----- Recorded information -----

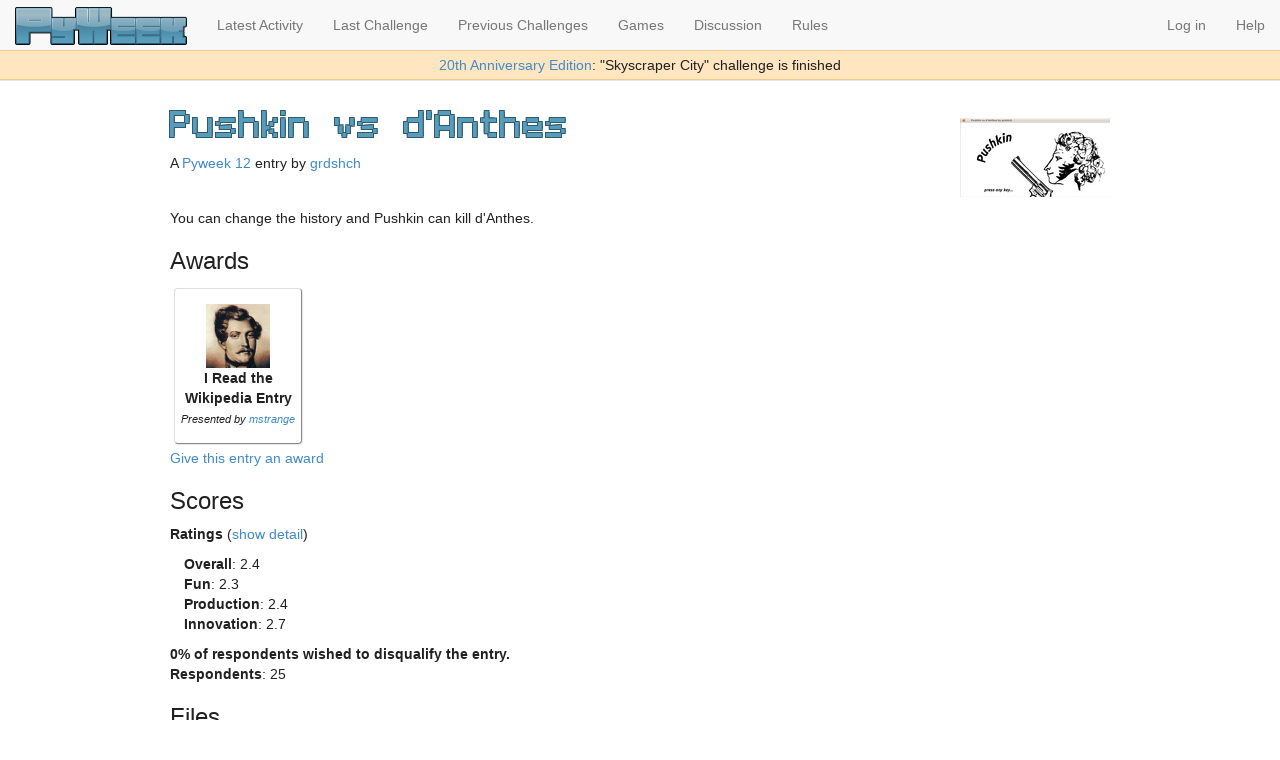

--- FILE ---
content_type: text/html; charset=utf-8
request_url: https://pyweek.org/e/grdshch/
body_size: 2360
content:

-----

Try it: Please print the entries above exactly. Skip every picture.

Response:
--- FILE ---
content_type: text/html; charset=utf-8
request_url: https://pyweek.org/e/grdshch/
body_size: 2360
content:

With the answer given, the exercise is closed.